Differential radioligand binding properties of [ 3H]5-hydroxytryptamine and [ 3H]mesulergine in a clonal 5-hydroxytryptamine 1C cell line

Abstract

[ 3H]5-Hydroxytryptamine ([ 3H]5-HT) and [ 3H]mesulergine were used to label 5-HT 1C receptors expressed in NIH 3T3 mouse fibroblast cells. Using a rapid filtration assay, saturation analysis of the [ 3H]5-HT radioligand data indicate that the binding is biphasic. Based on computerized analysis of the data, a 2-site model of radioligand binding is significantly more consistent with the data than a one-site model ( P < 0.01). The K D values of [ 3H]5-HT for the 2 populations are0.5±0.1nM and31±15nM, while the B max values are400±90pmol/g protein and 3,000±600 pmol/g protein, respectively.
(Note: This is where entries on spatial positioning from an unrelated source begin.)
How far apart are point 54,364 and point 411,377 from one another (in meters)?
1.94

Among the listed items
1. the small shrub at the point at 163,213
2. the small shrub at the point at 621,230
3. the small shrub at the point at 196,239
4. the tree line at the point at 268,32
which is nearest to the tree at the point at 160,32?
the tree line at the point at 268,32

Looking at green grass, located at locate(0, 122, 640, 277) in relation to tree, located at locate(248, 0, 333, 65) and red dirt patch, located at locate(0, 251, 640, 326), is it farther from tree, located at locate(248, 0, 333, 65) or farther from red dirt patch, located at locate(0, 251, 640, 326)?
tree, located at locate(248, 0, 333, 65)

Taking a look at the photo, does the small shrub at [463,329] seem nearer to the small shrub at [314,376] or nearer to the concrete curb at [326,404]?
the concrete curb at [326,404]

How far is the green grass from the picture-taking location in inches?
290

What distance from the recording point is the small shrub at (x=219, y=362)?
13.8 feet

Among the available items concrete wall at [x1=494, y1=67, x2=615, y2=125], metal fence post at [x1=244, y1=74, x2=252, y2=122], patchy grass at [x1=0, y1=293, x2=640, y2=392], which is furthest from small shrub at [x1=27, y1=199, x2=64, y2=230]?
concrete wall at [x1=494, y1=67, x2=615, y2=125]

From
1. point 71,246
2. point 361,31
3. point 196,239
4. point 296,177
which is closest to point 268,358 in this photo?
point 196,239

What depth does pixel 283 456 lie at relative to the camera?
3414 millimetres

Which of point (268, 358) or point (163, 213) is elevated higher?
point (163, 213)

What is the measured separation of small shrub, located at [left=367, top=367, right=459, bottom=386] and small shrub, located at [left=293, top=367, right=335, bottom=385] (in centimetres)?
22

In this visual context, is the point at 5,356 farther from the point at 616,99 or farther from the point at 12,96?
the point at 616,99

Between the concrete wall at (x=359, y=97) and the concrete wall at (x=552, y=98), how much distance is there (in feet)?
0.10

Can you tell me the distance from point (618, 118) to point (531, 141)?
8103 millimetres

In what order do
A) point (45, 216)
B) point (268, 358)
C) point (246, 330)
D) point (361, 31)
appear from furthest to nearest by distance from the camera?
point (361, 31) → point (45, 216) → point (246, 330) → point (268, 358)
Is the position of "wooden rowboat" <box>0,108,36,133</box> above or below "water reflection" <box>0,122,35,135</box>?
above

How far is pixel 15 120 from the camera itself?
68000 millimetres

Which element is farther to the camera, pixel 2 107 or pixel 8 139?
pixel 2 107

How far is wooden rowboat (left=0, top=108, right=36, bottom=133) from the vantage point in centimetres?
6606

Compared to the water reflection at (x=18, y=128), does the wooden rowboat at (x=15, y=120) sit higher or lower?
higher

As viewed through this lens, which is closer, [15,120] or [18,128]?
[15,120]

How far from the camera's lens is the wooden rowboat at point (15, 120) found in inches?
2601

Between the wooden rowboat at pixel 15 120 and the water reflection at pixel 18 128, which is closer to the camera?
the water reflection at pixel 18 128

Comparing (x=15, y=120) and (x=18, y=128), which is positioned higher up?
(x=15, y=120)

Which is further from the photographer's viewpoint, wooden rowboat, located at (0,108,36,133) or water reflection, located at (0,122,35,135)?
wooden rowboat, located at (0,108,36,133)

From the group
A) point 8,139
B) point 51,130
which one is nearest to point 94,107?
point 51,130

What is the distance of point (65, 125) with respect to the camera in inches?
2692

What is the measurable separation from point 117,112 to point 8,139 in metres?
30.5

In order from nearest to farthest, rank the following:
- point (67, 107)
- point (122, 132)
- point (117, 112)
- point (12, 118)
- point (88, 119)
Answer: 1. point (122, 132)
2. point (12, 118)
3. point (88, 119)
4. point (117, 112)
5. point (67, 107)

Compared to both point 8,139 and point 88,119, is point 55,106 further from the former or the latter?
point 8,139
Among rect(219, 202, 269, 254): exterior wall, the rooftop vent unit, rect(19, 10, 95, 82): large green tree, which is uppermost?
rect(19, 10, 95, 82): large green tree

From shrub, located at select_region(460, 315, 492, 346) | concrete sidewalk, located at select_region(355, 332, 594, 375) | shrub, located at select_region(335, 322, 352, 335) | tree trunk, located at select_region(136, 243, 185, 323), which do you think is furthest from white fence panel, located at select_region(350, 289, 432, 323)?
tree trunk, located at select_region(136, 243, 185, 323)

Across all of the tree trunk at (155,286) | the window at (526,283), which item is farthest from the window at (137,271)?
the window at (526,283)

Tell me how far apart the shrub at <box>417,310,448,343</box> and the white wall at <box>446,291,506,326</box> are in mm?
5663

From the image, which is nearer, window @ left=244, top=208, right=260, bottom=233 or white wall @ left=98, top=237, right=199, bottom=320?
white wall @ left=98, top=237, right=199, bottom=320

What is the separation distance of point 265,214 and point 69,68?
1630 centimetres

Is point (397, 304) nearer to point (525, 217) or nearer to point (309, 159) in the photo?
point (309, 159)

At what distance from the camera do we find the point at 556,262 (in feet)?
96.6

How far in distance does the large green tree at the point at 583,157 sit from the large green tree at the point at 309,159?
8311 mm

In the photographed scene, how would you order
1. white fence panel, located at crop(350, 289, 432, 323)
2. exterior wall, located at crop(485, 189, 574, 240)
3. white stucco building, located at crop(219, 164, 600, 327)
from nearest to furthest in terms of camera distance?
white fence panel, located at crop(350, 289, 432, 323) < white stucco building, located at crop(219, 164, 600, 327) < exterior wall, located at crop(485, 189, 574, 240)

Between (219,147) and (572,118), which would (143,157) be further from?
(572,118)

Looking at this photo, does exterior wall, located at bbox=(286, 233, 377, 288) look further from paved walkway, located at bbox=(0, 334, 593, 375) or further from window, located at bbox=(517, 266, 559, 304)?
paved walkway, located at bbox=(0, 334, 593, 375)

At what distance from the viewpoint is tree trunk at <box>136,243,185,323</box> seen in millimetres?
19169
A biphasic binding pattern is also observed with [ 3H]5-HT using a centrifugation assay ( K D1 = 0.6±0.06nM, K D2 = 60±10nM; B max1 = 740±90pmol/g, B max2 = 4,000±700pmol/g). By contrast, saturation analysis of [ 3H]mesulergine binding is monophasic ( K D = 4.7±0.7nM) with a B max value (6,800±1,000pmol/g protein) that is significantly greater than that obtained using [ 3H]5-HT ( P < 0.01). Drug competition studies confirm that both [ 3H]5-HT and [ 3H]mesulergine label at least 2 subpopulations of expressed 5-HT 1C receptors in NIH 3T3 cells. 10 −4 M GTP eliminates the high affinity [ 3H]5-HT-labeled binding sites with minimal effect on the low affinity [ 3H]5-HT-labeled sites and no effect on [ 3H]mesulergine-labeled sites. These data demonstrate that at least 2 distinct subpopulations of 5-HT 1C receptors in NIH 3T3 cells can be differentiated using radioligand binding techniques.